I think the bottom line is still this:
If we can access MapiPropertyTag.PR_HTML, I believe there is no problem at all, because the characters in that property are already correct and contain the escaped versions of characters (’ and — and all the others found here: http://tntluoma.com/sidebars/codes/
). I don’t know why we can’t access that property directly like we can access most of the other properties.
Please look carefully at MapiMessage.BodyHTML characters. If you copy and paste the value out to text file, you will find this text line inside “Team – This one has a minor change, it wasn’t updated in the future”. That is bad, because if you write that out with standard encoding it will come out as “Team – This one has a minor change, it wasn’t updated in the future”. Now…
Please look carefully in OutlookSpy at PR_HTML property. If you copy and paste the value out, you will find this text line inside “Team — This one has a minor change, it wasn’t updated in the future”. This is good, because you can write it out in standard encoding and it will look like correct.
So, PR_HTML characters are properly escaped. MapiMessage.BodyHtml characters are not escaped properly. This data has been changed when someone copied the data from PR_HTML to BodyHtml; it has lost the escaping.
Here is some simple code to generate the problem:
// load message that I provided
MapiMessage msg = MapiMessage.FromFile(filepath);
// write msg.BodyHtml out to a text file, and then view that .html file. you will see bad characters
//using (TextWriter writer = new StreamWriter(“test.html”, false))
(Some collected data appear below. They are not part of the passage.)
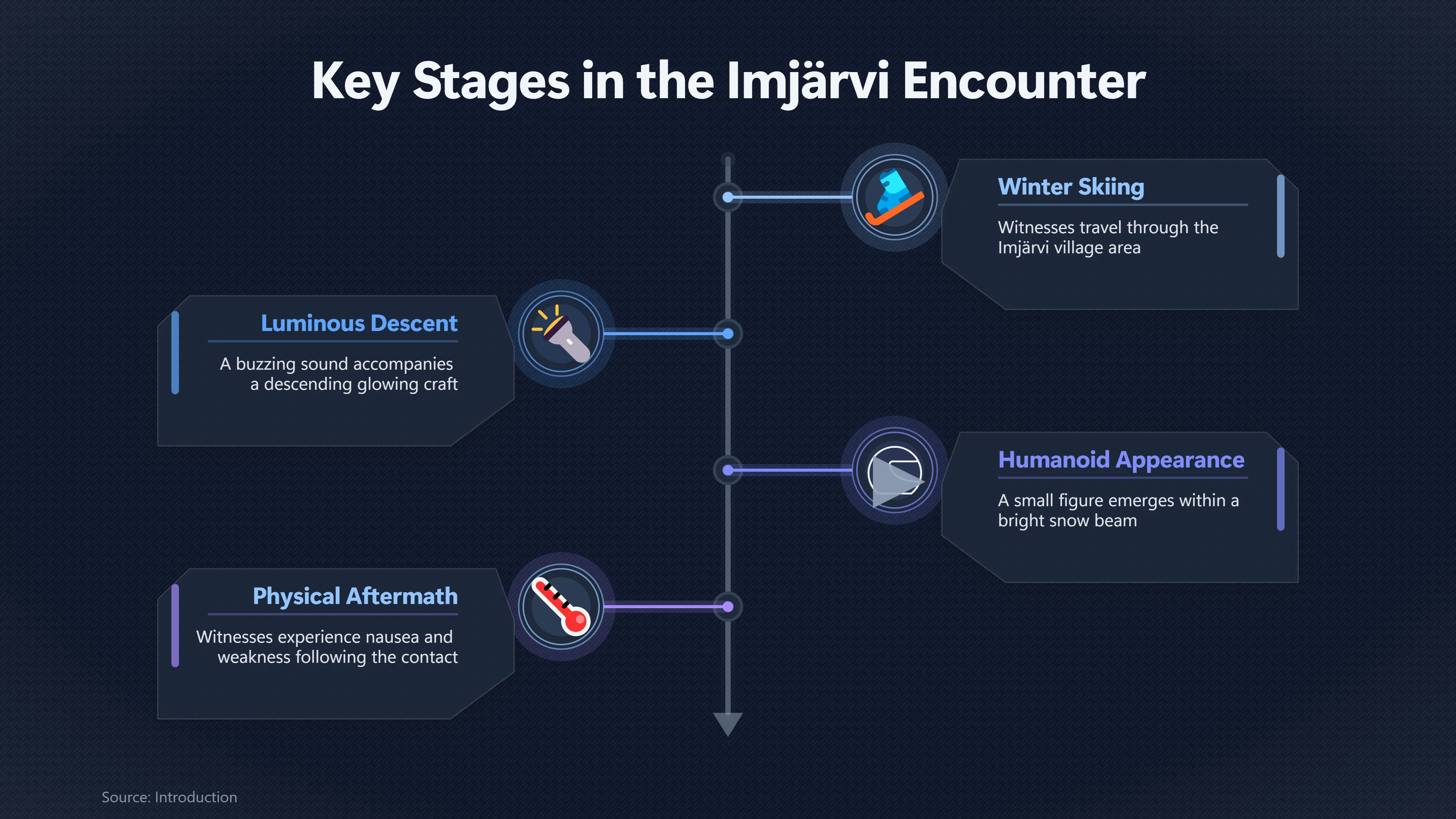 Key Stages in the Imjärvi Encounter

Winter Skiing

Witnesses travel through the Imjärvi village area

Luminous Descent

A buzzing sound accompanies a descending glowing craft

Humanoid Appearance

A small figure emerges within a bright snow beam

Physical Aftermath

Witnesses experience nausea and weakness following the contact

Source: Introduction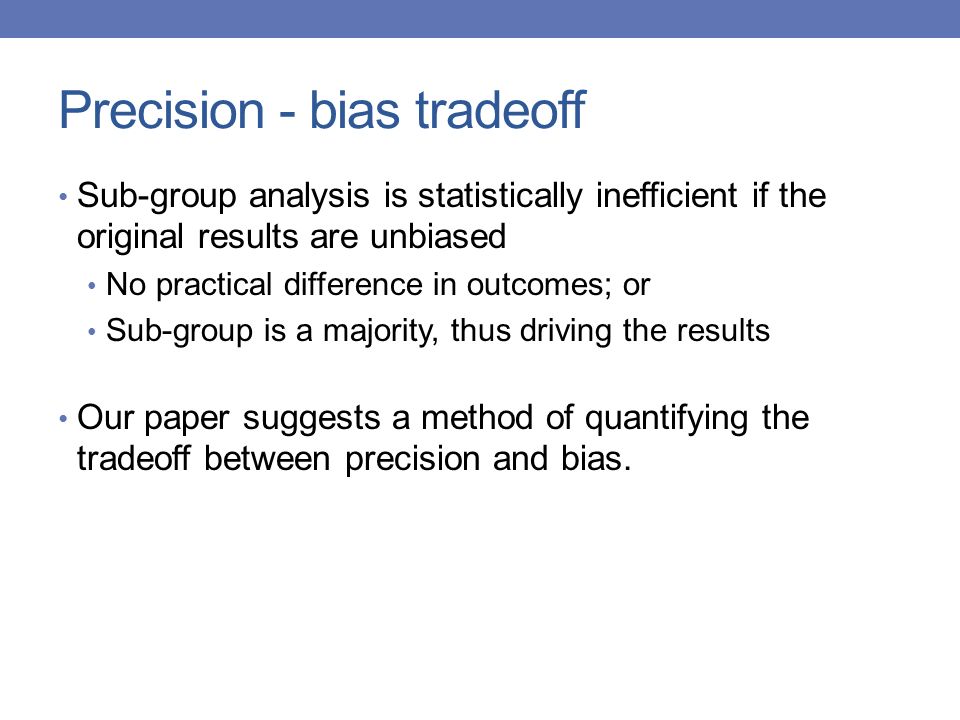 Precision - bias tradeoff

• Sub-group analysis is statistically inefficient if the original results are unbiased
  • No practical difference in outcomes; or
  • Sub-group is a majority, thus driving the results

• Our paper suggests a method of quantifying the tradeoff between precision and bias.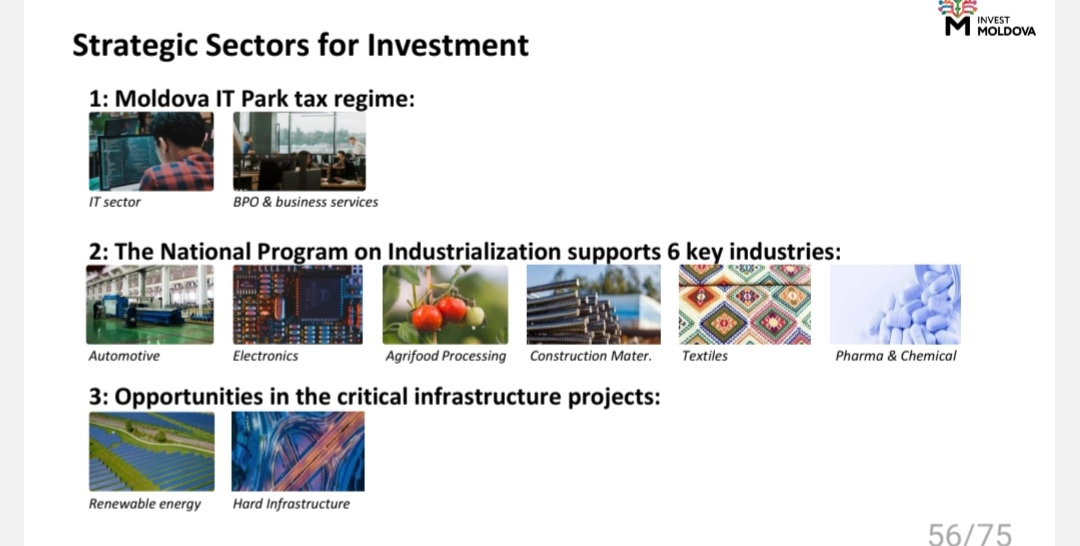 M INVEST MOLDOVA

Strategic Sectors for Investment

1: Moldova IT Park tax regime:

IT sector

BPO & business services

2: The National Program on Industrialization supports 6 key industries:

Automotive

Electronics

Agrifood Processing

Construction Mater.

Textiles

Pharma & Chemical

3: Opportunities in the critical infrastructure projects:

Renewable energy

Hard Infrastructure

56/75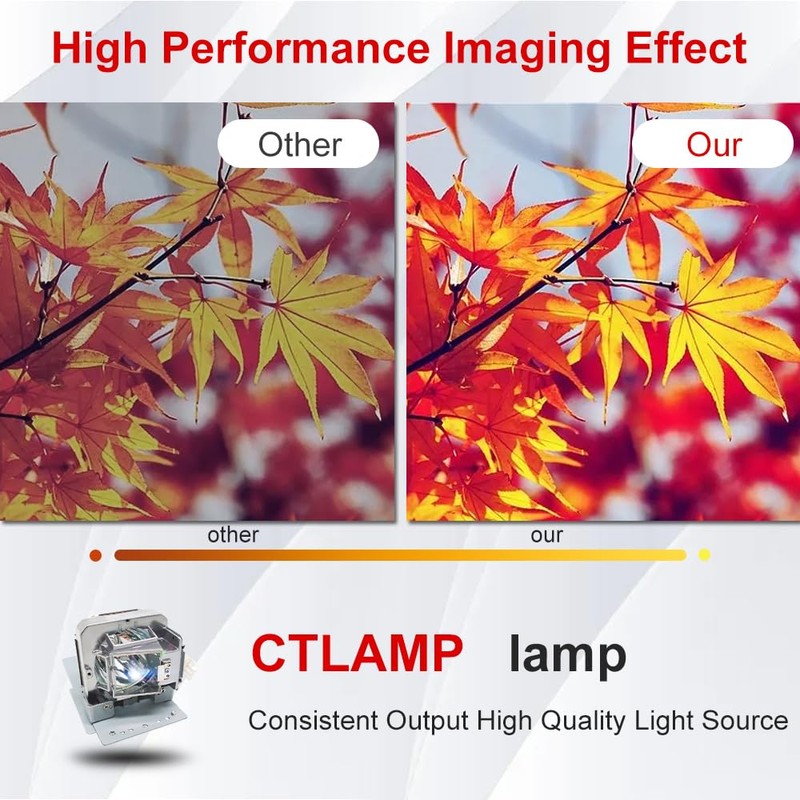 High Performance Imaging Effect

Other

Our

other

our

CTLAMP lamp

Consistent Output High Quality Light Source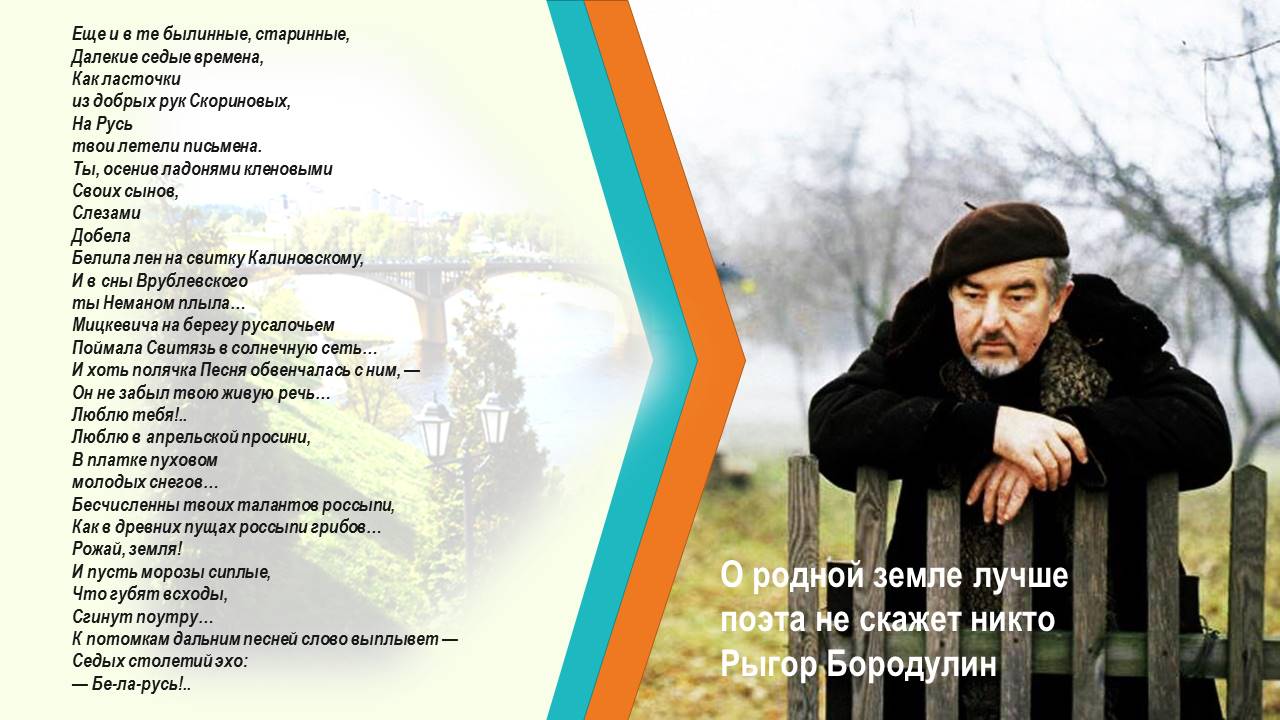 Еще и в те былинные, старинные,
Далекие седые времена,
Как ласточки
из добрых рук Скориновых,
На Русь
твои летели письмена.
Ты, осенив ладонями кленовыми
Своих сынов,
Слезами
Добела
Белила лен на свитку Калиновскому,
И в сны Врублевского
ты Неманом плыла…
Мицкевича на берегу русалочьем
Поймала Свитязь в солнечную сеть…
И хоть полячка Песня обвенчалась с ним, —
Он не забыл твою живую речь…
Люблю тебя!..
Люблю в апрельской просини,
В платке пуховом
молодых снегов…
Бесчисленны твоих талантов россыпи,
Как в древних пущах россыпи грибов…
Рожай, земля!
И пусть морозы сиплые,
Что губят всходы,
Сгинут поутру…
К потомкам дальним песней слово выплывет —
Седых столетий эхо:
— Бе-ла-русь!..

О родной земле лучше поэта не скажет никто Рыгор Бородулин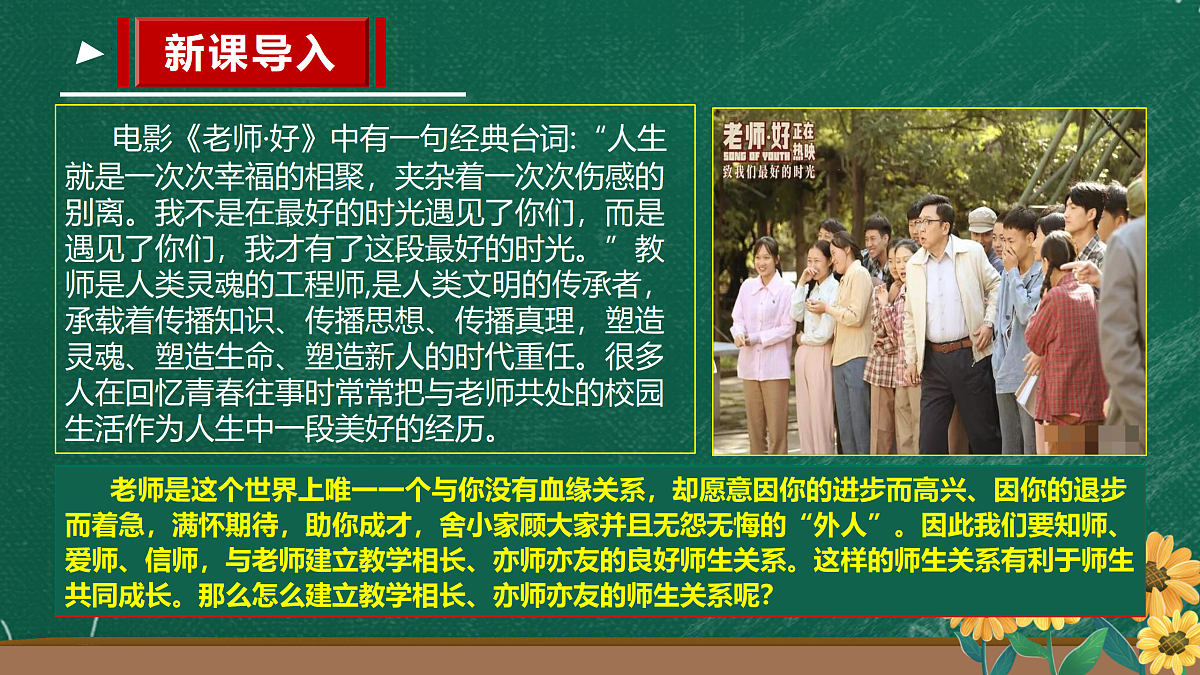 新课导入

电影《老师·好》中有一句经典台词:“人生就是一次次幸福的相聚，夹杂着一次次伤感的别离。我不是在最好的时光遇见了你们，而是遇见了你们，我才有了这段最好的时光。”教师是人类灵魂的工程师,是人类文明的传承者，承载着传播知识、传播思想、传播真理，塑造灵魂、塑造生命、塑造新人的时代重任。很多人在回忆青春往事时常常把与老师共处的校园生活作为人生中一段美好的经历。

老师·好 正在热映
SONG OF YOUTH
致我们最好的时光

老师是这个世界上唯一一个与你没有血缘关系，却愿意因你的进步而高兴、因你的退步而着急，满怀期待，助你成才，舍小家顾大家并且无怨无悔的“外人”。因此我们要知师、爱师、信师，与老师建立教学相长、亦师亦友的良好师生关系。这样的师生关系有利于师生共同成长。那么怎么建立教学相长、亦师亦友的师生关系呢?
using (StreamWriter writer = new StreamWriter(“test.html”, false))
{
writer.Write(msg.BodyHtml);
}
// write msg.BodyHtml out to a file with Unicode encoding, and you will see it looks ok, because the Unicode encoding can handle the special characters when they are not escaped
using (FileStream writer = new FileStream(“test_unicode.html”, FileMode.Create, FileAccess.Write))
{
byte[] bytes = Encoding.Unicode.GetBytes(msg.BodyHtml);
writer.Write(bytes, 0, bytes.Length);
}
Attached you will find the two files that this code generates. We shouldn’t have to write out the entire BodyHtml in Unicode format (which takes more disk space). We should be able to write out the PR_HTML data in standard encoding with the escaped characters…